= Source text =
■ ■ ■
How To Become a Medical Management Professional

Photo of an medical clerk

Traditionally, you may think of a hospital as being purely an institute of medical consultants that helps people with diseases and other infirmities to get well and be healed. However, it's important to note that a hospital is, in fact, a business too. As with any other business, hospital management should be done by trained professionals who oversee such business elements as accounting and finance, hospital employee and physician management, patient records, inventory and logistics. With these trained professionals and management staff handling the business aspects of the hospital, the health care professionals are then free to focus on what they are trained for, maintaining the highest medical quality in their treatment methods.

Medical management professionals could operate individually or within a hospital management corporation. One example of this is the North American Medical Management company based in Tennessee.

You may be interested in getting into the health care management industry. So what does it take to be a medical management professional?

  1. Know the different responsibilities of a medical management professional. First of all, you should know what you need to do in case you do decide to get into the industry. Typical tasks range from the routine (such as ordering medical supplies, preparing budgets and conducting meetings) to high-impact tasks (such as designing and constructing office policies). Medical managers usually work long hours and may need to be on call 24/7.
  2. Examine your training options. You may choose to take a one-year certificate course from your local community college or a through online or distance learning. These training options usually require a bachelor's degree. The courses you may expect to take include office management and business communications; medical terminology, laws and ethics; facility and logistics management; compensations and benefits; medical management software; and records management. A graduate degree in health administration may help in advancing through the hospital management career track. Some hospitals and medical institutes, however, put more of a premium on on-the-job training and experience than scholastic records.
■ ■ ■
= Data shown =
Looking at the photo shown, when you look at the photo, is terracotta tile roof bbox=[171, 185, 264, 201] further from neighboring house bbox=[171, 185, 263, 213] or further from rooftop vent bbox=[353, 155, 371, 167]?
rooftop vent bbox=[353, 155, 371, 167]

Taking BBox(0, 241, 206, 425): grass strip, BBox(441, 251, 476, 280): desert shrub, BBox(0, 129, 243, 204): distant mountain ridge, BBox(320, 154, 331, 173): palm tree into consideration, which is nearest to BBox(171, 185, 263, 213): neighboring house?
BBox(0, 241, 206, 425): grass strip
■ ■ ■
= Directions =
1/ Repeat the part of the text on becoming a medical management professional that begins at the words "How To Become" and ends after "their treatment methods.".
2/ Go on with the text on becoming a medical management professional, starting after its last sentence.
The lines after the text on becoming a medical management professional are separate material.

= Answers by item number =
1/
How To Become a Medical Management Professional

Photo of an medical clerk

Traditionally, you may think of a hospital as being purely an institute of medical consultants that helps people with diseases and other infirmities to get well and be healed. However, it's important to note that a hospital is, in fact, a business too. As with any other business, hospital management should be done by trained professionals who oversee such business elements as accounting and finance, hospital employee and physician management, patient records, inventory and logistics. With these trained professionals and management staff handling the business aspects of the hospital, the health care professionals are then free to focus on what they are trained for, maintaining the highest medical quality in their treatment methods.

2/
  3. Know how much a medical management professional earns. A medical manager earns an average of almost $70,000 annually. Typically, health care management jobs in the cardiology, neurosurgery and dermatology fields earn the highest compensations.
  4. Know how to be certified. Becoming a certified medical manager largely depends on which area you're planning to work in. Generally, however, you must hold a bachelor's degree, complete a training program, acquire relevant experience in the healthcare industry (generally three years) and pass a licensing examination (Certified Medical Manager). Continuing education is also required in some states in order for you to retain your CMM license. Look into the particular laws and regulations of your state.
  5. Know the relevant qualities. To gain success as a medical manager, it's good to develop your analytical and organizational skills; ability to communicate with varied personnel (as well as patients); and strong leadership skills.

These are some of the things you could do to become a medical management professional. Good luck!